When you reach the line that holds "Nowoczesna łazienka z", start copying exactly and keep going through the final line of the data, leaving out pictures.

= Beginning of Section =

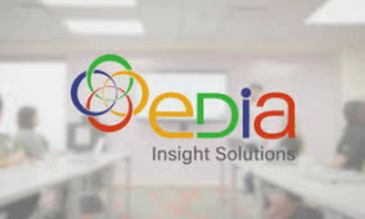 Logo of eDia Insight Solutions in a modern office setting.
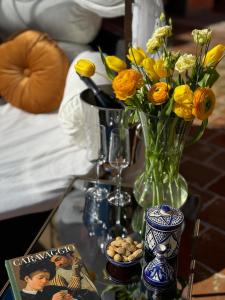 Relais Conac 1888 في Castelnuovo Don Bosco: طاولة زجاجية مع إناء من الزهور ومجلة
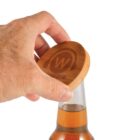 A hand places a wooden bottle cap with a stylized W logo onto a brown glass bottle.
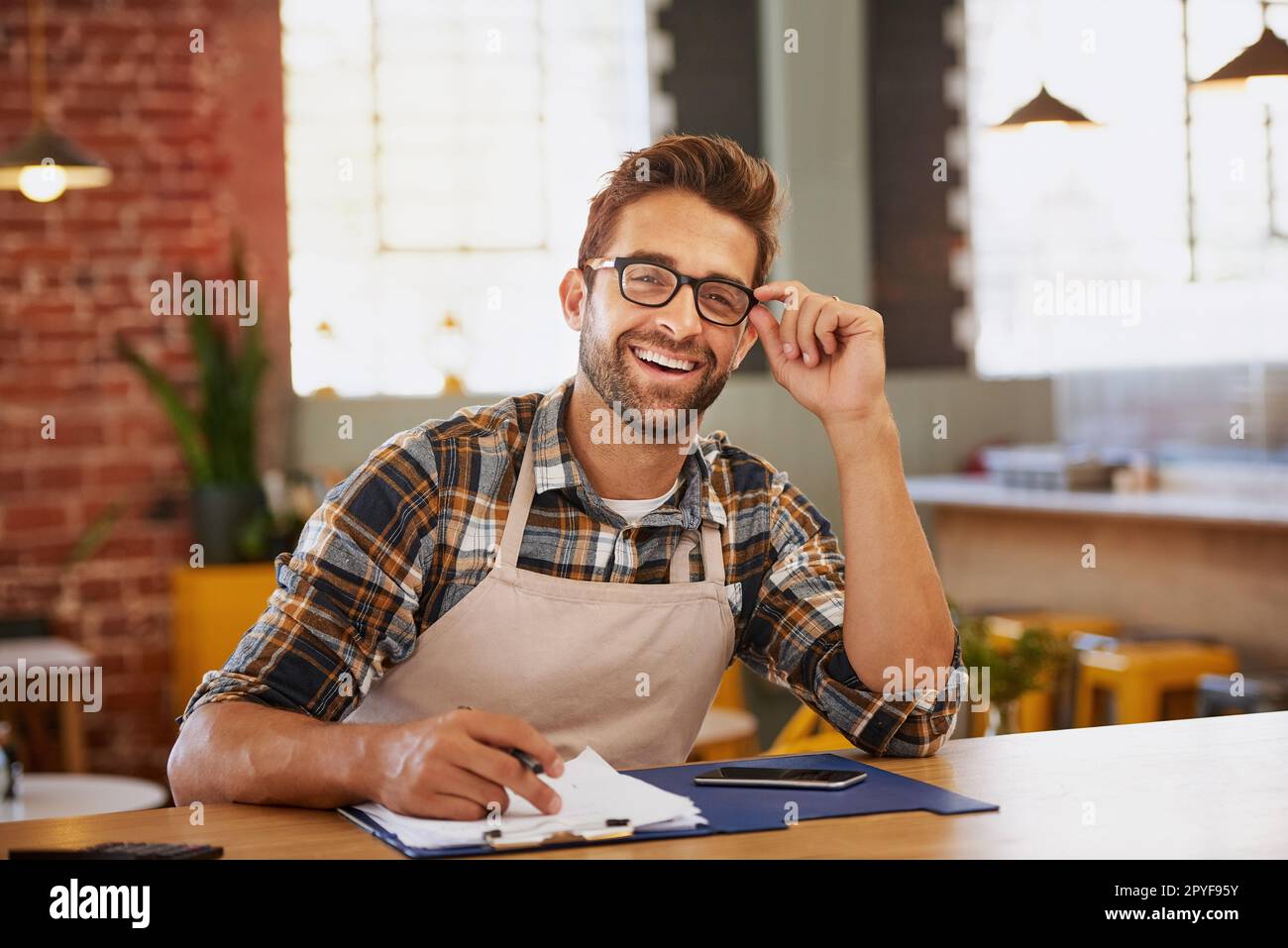 Ich bin ein Champion bei der Verwaltung. Porträt eines glücklichen jungen Geschäftsbesitzers, der an einem Tisch in seinem Café als Verwalter tätig ist. Stockfoto
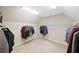Spacious walk-in closet with ample shelving and hanging space at 127 Sanctuary Ave, Woodstock, GA 30188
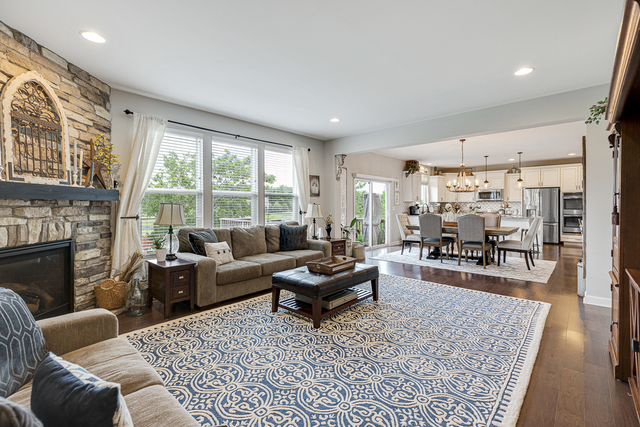 4380 John Milton Road Elgin, IL 60124 - Photo 11 of 30 a living room with furniture and a fireplace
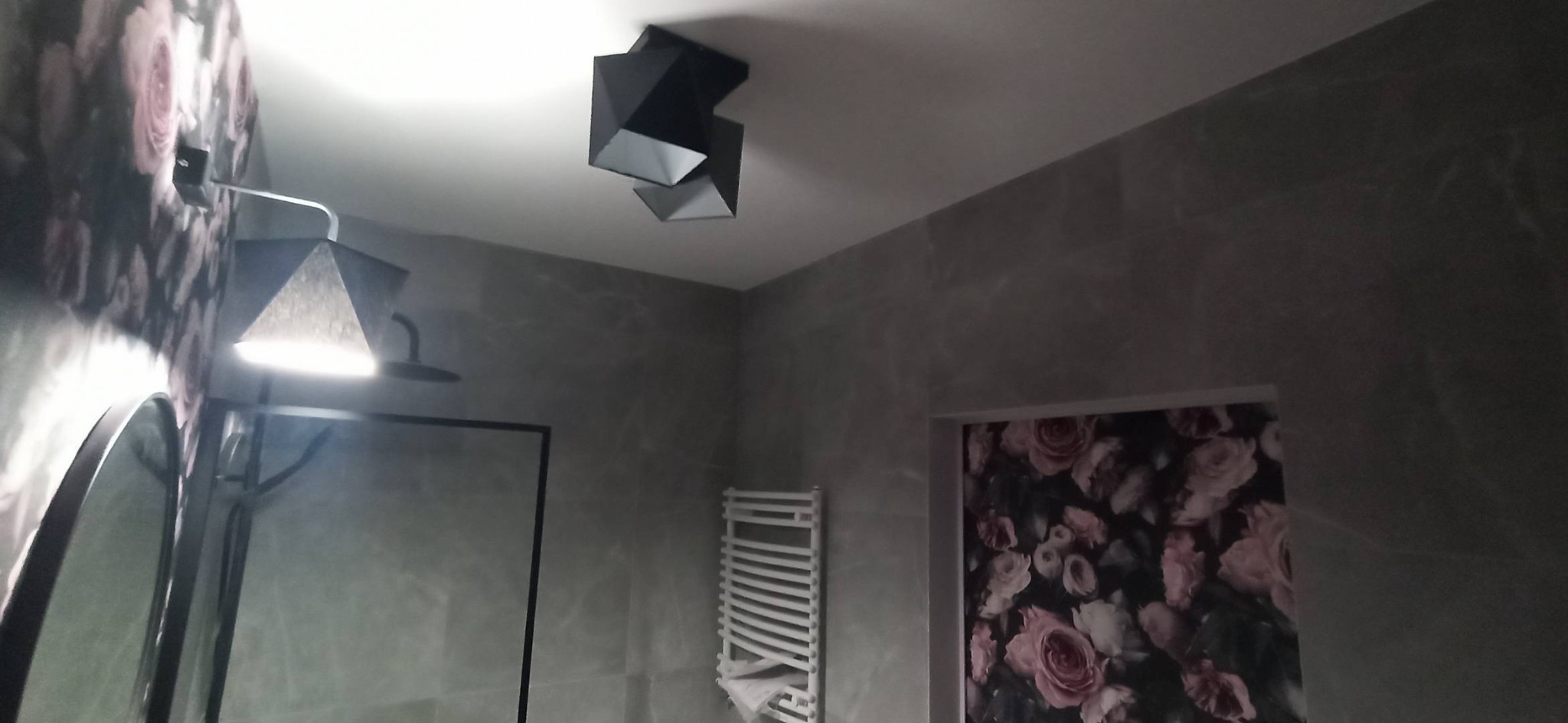 Nowoczesna łazienka z szarą, marmurkową ścianą, geometryczną lampą sufitową, grzejnikiem drabinkowym i fragmentem lustra z oświetleniem punktowym.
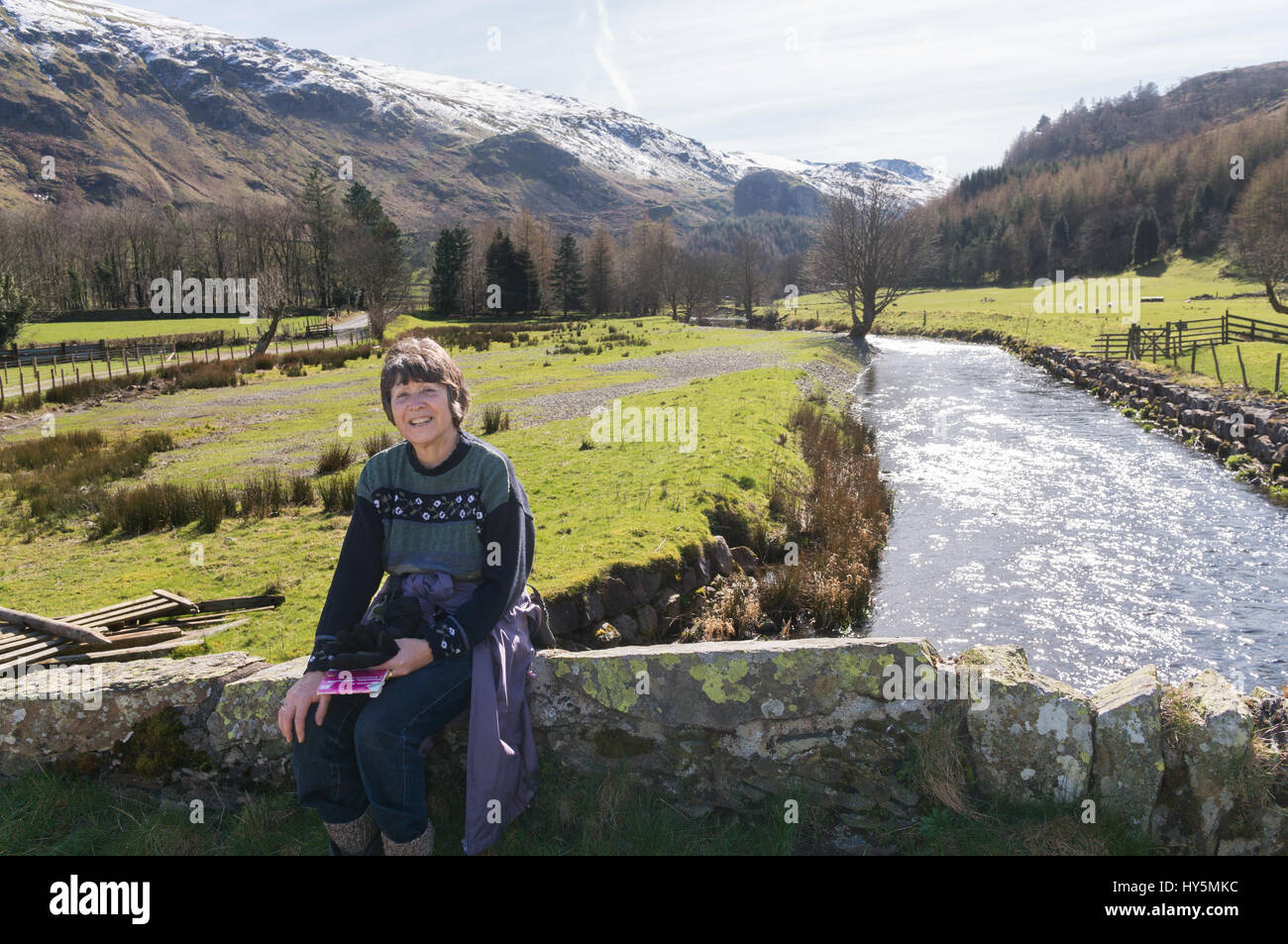Backlit scene of active retired woman in St John's in the Vale with snow capped Helvellyn in the background, Cumbria, England, UK Stock Photo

= End of Section =

→ Written answer:
 Nowoczesna łazienka z szarą, marmurkową ścianą, geometryczną lampą sufitową, grzejnikiem drabinkowym i fragmentem lustra z oświetleniem punktowym.
Backlit scene of active retired woman in St John's in the Vale with snow capped Helvellyn in the background, Cumbria, England, UK Stock Photo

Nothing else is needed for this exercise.